Никто его не задерживал. Дочь не возражала. Она стояла в кабинете главной сестры тише воды ниже травы, сохраняя серьезный вид, но слегка улыбаясь, словно радуясь всей этой суете и напористой энергичности своего отца. Полиция не могла помешать ее отъезду и, кажется, не пыталась этого сделать. Странно, подумалось мисс Тейлор, что никто всерьез не подозревал Харпер; и если обе смерти были делом рук одного человека, то интуиция их не подвела. Последний раз она видела Дайан, когда та, в новой шубе, из-под которой выглядывали тонкие ножки, — шубу отец купил в качестве компенсации за прерванное обучение, — садилась в огромную уродливую отцовскую машину и, оглянувшись с видом кинозвезды, снисходительно взирающей на собравшихся поклонников, помахала рукой своим однокашницам. Да, не очень-то привлекательная семейка: мисс Тейлор посочувствовала бы любому, кто оказался в их власти. Но — таковы уж капризы человеческой природы — Дайан Харпер была знающей свое дело медсестрой, во многих отношениях лучшей медсестрой, чем Пирс.

Оставался еще один вопрос, который обязательно надо было задать, и она не сразу собралась с духом спросить.

— Фаллон знала об этой истории?

Немного удивленно, но уверенно девушка ответила сразу:

— Нет-нет, мэм! По крайней мере, я так не думаю. Пирс поклялась, что не расскажет ни единой живой душе, и не похоже, чтобы она особенно дружила с Фаллон. Я уверена, она ничего не рассказала Фаллон.

— Да, — сказала мисс Тейлор, — я тоже думаю, что не рассказала.

Она ласково приподняла голову Дэйкерс и поправила подушки.

— А теперь постарайтесь заснуть. Вы почувствуете себя гораздо лучше, когда проснетесь. И старайтесь не волноваться.
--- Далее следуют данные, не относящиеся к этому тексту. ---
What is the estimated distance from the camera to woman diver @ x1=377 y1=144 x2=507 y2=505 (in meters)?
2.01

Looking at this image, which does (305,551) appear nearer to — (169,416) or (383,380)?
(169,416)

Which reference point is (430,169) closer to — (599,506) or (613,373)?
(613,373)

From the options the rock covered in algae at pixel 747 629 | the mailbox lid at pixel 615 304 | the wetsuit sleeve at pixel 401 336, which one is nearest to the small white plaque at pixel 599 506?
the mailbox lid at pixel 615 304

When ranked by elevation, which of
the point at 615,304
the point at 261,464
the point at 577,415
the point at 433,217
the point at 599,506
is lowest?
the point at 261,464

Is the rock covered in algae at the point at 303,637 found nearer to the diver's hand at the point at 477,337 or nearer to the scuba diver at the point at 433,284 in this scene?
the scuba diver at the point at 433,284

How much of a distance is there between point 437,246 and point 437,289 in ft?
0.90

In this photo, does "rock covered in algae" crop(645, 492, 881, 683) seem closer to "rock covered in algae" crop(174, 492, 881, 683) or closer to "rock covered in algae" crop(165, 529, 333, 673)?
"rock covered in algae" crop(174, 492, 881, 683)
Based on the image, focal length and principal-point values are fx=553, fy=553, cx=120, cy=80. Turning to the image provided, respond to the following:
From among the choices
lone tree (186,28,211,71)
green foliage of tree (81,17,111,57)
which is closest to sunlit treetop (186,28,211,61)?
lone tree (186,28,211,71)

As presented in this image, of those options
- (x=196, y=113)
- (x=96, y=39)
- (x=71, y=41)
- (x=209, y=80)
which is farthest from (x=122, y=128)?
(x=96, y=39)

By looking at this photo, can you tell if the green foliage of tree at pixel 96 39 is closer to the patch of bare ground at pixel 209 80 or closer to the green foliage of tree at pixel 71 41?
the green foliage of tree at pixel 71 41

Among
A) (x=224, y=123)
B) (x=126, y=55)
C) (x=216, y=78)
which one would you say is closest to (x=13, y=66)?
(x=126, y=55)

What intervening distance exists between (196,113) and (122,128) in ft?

Лицо девушки разгладилось. Она улыбнулась главной сестре и, подняв руку, слегка коснулась ее лица. Потом уютно зарылась в простыни, словно твердо решив заснуть. Итак, все в порядке. Ну конечно же. Это всегда срабатывало. Как легко и приятно раздавать советы и утешение, сдабривая каждую порцию по вкусу каждого отдельного человека, и тем самым возвышаться в собственных глазах! Она могла бы быть женой приходского священника времен королевы Виктории и руководить раздачей похлебки в столовой для бедных. Каждому по потребностям. В больнице это происходило каждый день. Профессионально-бодрый голос палатной сестры: «А вот главная сестра пришла навестить нас, миссис Кокс. Боюсь, сестра, что миссис Кокс чувствует себя сегодня не очень хорошо». Усталое, изможденное болезнью лицо, храбро улыбающееся ей с подушки, рот, жаждущий своей порции любви и утешения. Старшие сестры, идущие к ней со своими проблемами, вечными, неразрешимыми проблемами, касающимися работы и несовместимости характеров.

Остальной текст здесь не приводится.